Multi-Round Lazy Start Merge
Background
Efficiently merging sorted data partitions at scale is crucial for a variety of training data preparation workloads, especially for Generative Recommenders (GRs) a new paradigm introduced in the paper Actions Speak Louder than Words: Trillion-Parameter Sequential Transducers for Generative Recommendations. A key requirement is to merge training data across partitions—for example, merging hourly partitions into daily ones—while ensuring that all rows sharing the same primary key are stored consecutively. Training data is typically partitioned and bucketed by primary key, with rows sharing the same key stored consecutively, so merging across partitions essentially becomes a multi-way merge problem.

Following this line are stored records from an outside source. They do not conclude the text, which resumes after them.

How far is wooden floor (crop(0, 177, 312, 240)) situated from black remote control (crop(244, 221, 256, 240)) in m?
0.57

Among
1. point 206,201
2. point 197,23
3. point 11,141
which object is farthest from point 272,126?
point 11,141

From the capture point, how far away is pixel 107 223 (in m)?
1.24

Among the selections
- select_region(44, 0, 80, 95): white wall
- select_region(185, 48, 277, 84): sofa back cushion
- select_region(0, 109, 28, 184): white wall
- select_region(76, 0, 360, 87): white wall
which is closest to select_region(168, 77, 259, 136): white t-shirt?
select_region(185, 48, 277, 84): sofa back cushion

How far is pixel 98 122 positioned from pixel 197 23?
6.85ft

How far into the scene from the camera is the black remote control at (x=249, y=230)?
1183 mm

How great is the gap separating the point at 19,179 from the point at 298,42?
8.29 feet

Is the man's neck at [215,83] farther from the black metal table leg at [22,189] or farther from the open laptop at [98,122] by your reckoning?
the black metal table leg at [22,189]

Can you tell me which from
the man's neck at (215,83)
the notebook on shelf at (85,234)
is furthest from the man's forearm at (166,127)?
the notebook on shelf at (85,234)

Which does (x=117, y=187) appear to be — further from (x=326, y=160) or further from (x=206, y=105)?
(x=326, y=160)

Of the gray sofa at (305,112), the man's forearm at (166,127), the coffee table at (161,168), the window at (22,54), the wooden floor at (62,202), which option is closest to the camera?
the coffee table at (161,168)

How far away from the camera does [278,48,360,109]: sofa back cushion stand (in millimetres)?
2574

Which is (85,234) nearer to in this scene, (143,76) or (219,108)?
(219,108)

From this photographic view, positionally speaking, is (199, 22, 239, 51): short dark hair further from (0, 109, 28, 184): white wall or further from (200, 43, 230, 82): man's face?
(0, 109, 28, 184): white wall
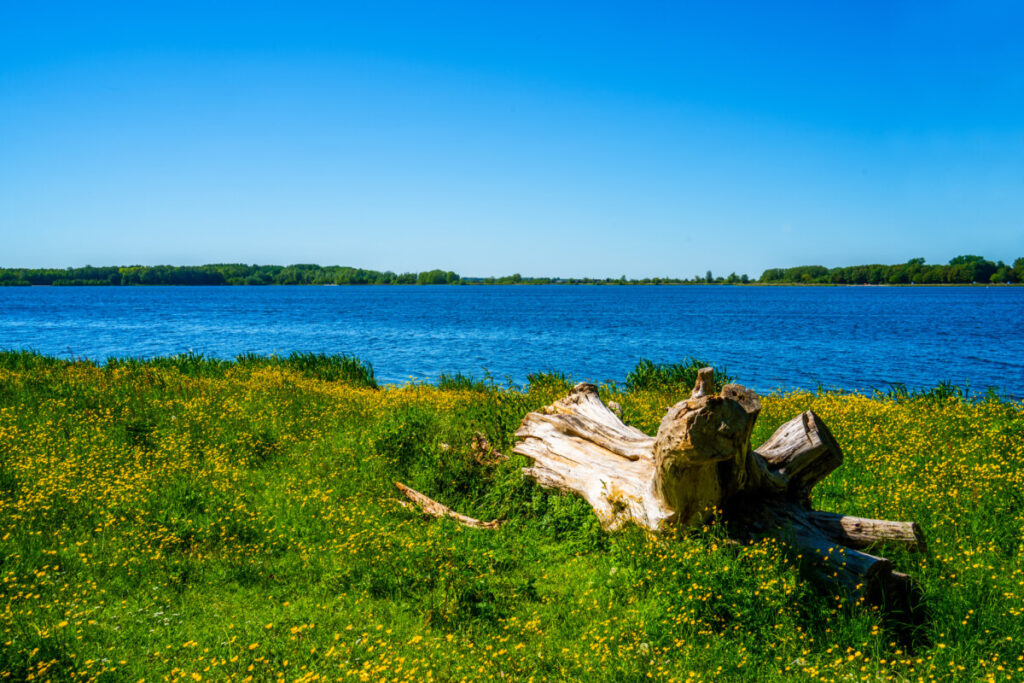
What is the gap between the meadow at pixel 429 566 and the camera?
4961mm

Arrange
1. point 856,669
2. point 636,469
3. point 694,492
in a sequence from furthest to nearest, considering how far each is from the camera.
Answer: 1. point 636,469
2. point 694,492
3. point 856,669

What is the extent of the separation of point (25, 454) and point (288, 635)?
Answer: 7786 millimetres

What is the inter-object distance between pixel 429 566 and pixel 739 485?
12.2 ft

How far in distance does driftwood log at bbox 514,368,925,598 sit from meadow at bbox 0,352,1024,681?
0.28 meters

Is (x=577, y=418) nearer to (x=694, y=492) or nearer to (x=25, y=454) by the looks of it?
(x=694, y=492)

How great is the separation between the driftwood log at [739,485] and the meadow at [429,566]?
28 centimetres

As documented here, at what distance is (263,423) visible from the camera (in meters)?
12.7

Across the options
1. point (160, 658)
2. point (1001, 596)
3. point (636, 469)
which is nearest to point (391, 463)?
point (636, 469)

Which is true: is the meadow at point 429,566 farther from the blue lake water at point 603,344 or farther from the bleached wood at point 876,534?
the blue lake water at point 603,344

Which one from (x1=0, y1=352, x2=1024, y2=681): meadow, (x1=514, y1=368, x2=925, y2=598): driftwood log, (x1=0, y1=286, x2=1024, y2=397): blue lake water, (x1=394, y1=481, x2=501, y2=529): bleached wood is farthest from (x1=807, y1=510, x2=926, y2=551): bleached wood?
(x1=0, y1=286, x2=1024, y2=397): blue lake water

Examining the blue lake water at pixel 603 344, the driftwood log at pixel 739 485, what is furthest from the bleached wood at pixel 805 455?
the blue lake water at pixel 603 344

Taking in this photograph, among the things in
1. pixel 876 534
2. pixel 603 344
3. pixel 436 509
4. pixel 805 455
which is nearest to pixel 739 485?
pixel 805 455

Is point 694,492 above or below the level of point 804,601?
above

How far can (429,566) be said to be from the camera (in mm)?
6770
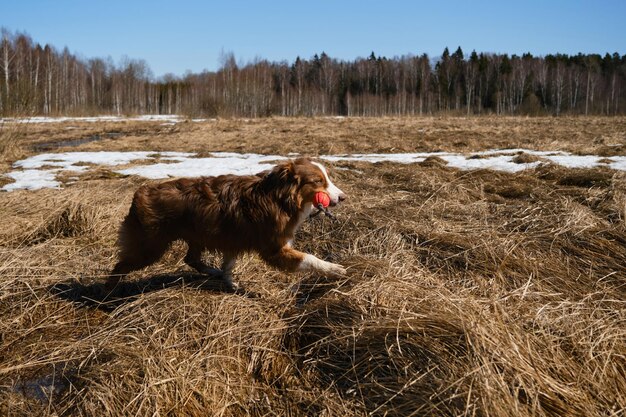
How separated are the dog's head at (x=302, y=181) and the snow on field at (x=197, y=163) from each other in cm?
606

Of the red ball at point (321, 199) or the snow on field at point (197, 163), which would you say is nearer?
the red ball at point (321, 199)

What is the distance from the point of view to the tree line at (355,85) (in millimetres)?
55281

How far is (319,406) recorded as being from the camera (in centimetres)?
248

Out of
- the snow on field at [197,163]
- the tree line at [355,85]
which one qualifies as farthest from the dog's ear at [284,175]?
the tree line at [355,85]

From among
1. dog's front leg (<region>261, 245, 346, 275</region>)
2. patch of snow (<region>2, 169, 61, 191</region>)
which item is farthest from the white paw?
patch of snow (<region>2, 169, 61, 191</region>)

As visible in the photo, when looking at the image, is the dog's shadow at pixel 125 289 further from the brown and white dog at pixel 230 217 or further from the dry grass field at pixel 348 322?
the brown and white dog at pixel 230 217

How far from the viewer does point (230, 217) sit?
375 centimetres

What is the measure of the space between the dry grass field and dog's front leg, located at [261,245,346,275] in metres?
0.14

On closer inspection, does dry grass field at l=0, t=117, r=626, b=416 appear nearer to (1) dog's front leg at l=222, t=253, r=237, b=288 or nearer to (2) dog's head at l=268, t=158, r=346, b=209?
(1) dog's front leg at l=222, t=253, r=237, b=288

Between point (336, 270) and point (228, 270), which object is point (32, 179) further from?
point (336, 270)

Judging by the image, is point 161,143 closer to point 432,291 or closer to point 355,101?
point 432,291

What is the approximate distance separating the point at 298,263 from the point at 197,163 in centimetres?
867

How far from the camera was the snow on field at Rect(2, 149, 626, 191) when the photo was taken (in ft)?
30.5

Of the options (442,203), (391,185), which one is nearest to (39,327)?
(442,203)
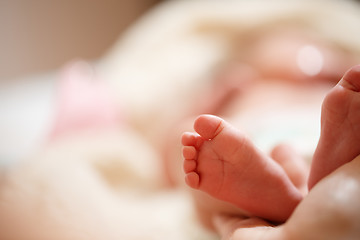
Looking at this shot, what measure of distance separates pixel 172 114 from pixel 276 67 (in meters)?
0.36

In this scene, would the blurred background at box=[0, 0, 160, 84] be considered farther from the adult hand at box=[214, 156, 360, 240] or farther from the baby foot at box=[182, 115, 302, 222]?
the adult hand at box=[214, 156, 360, 240]

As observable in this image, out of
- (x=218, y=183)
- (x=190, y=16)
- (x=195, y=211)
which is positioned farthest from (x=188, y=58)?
(x=218, y=183)

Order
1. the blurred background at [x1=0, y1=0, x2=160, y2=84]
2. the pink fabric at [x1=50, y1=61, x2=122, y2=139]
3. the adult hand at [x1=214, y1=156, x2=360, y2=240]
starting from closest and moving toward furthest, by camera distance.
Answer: the adult hand at [x1=214, y1=156, x2=360, y2=240] → the pink fabric at [x1=50, y1=61, x2=122, y2=139] → the blurred background at [x1=0, y1=0, x2=160, y2=84]

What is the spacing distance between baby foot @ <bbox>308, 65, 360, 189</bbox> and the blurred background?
5.95 ft

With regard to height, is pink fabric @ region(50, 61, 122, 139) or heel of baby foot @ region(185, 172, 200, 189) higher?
pink fabric @ region(50, 61, 122, 139)

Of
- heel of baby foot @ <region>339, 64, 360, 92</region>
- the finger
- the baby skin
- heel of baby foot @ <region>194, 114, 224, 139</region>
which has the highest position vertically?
heel of baby foot @ <region>194, 114, 224, 139</region>

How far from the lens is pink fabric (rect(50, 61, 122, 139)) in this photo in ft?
3.82

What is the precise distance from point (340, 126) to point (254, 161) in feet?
0.33

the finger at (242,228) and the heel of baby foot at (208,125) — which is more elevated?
the heel of baby foot at (208,125)

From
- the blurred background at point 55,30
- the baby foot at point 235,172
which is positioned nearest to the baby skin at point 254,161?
the baby foot at point 235,172

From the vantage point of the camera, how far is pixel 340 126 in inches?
16.6

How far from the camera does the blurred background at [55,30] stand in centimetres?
196

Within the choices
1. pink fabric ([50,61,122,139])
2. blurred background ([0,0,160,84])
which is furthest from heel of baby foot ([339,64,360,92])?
blurred background ([0,0,160,84])

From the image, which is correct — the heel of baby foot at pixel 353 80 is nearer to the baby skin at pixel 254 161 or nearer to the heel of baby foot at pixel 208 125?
the baby skin at pixel 254 161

Normally, Apache Spark can be used for this sort-merge requirement — for example, via CLUSTER BY.
However, training datasets for a single job can often reach the PB scale, which in turn generates shuffle data at PB scale.
Although we typically apply bucketing and ordering by key when preparing training data in production,
Spark can eliminate the shuffle when merging training data from multiple hourly partitions.
However, each Spark task can only read the files planned from various partitions within a split
sequentially, placing them into the sorter and spilling as needed. Only after all files have been read
does Spark perform a sort-merge of the spilled files. This process produces a large number of small
spill files, which further degrades efficiency.